SOURCE |
________

Interview with Anne-Marie Olivier

A leading figure in Quebec theatre, Anne-Marie Olivier was, in her own words, struck by the true story of Maurice Dancause, a brilliant economist who suffered a stroke at the age of 33. In Maurice, she slips into the shoes of this character with an incandescent mind and overflowing words, to retrace his journey and his battle against aphasia.

Produced by Théâtre Bienvenue aux dames! and winner of the Prix de la critique 2023 for Best Performance (Quebec), and the Prix Paul-Hébert 2023, the show runs from April 17 to 20 at Studio 16. Anne-Marie Olivier spoke to us a few days before the show.

You met Maurice Dancause by chance at a party on his sixtieth birthday. That meeting was followed by a series of interviews tracing back his journey since his stroke, at 33. Why did you choose to bring his story to the stage?

Quite simply because I couldn’t believe it, the next day, the day after that, the week after that. For me, it’s an undeniable sign that I needed to do something, a show, with this. I was stunned and overwhelmed by this encounter. It was like experiencing a great shock or epiphany.


How did you slip into Maurice’s shoes?

We’ve been lucky enough to work with him a lot, to film and record him, and before each show, or on the day itself, I listen to a little bit of him. I try to pick up on his gestures and prosody, to stick as closely as possible to him, so to speak. Acting is always a path to truth, which can and should be refined ad infinitum. I have this extraordinary opportunity to play someone who is alive and willing. I try to be to the best of my ability, at his level.


Part of the play is written, part is improvised, with the audience accompanying Maurice through his story. Why did you choose to interact with a member of the audience? What’s it like to perform a play with an improvisational element several nights in a row?

________

Copy out the interview with Anne-Marie Olivier in full, word for word.

COLLECTED MATERIAL |
________

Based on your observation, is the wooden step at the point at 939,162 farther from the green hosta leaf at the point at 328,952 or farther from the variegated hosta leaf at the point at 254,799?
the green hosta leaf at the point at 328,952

________

ANSWER FOR THE TASK |
Interview with Anne-Marie Olivier

A leading figure in Quebec theatre, Anne-Marie Olivier was, in her own words, struck by the true story of Maurice Dancause, a brilliant economist who suffered a stroke at the age of 33. In Maurice, she slips into the shoes of this character with an incandescent mind and overflowing words, to retrace his journey and his battle against aphasia.

Produced by Théâtre Bienvenue aux dames! and winner of the Prix de la critique 2023 for Best Performance (Quebec), and the Prix Paul-Hébert 2023, the show runs from April 17 to 20 at Studio 16. Anne-Marie Olivier spoke to us a few days before the show.

You met Maurice Dancause by chance at a party on his sixtieth birthday. That meeting was followed by a series of interviews tracing back his journey since his stroke, at 33. Why did you choose to bring his story to the stage?

Quite simply because I couldn’t believe it, the next day, the day after that, the week after that. For me, it’s an undeniable sign that I needed to do something, a show, with this. I was stunned and overwhelmed by this encounter. It was like experiencing a great shock or epiphany.


How did you slip into Maurice’s shoes?

We’ve been lucky enough to work with him a lot, to film and record him, and before each show, or on the day itself, I listen to a little bit of him. I try to pick up on his gestures and prosody, to stick as closely as possible to him, so to speak. Acting is always a path to truth, which can and should be refined ad infinitum. I have this extraordinary opportunity to play someone who is alive and willing. I try to be to the best of my ability, at his level.


Part of the play is written, part is improvised, with the audience accompanying Maurice through his story. Why did you choose to interact with a member of the audience? What’s it like to perform a play with an improvisational element several nights in a row?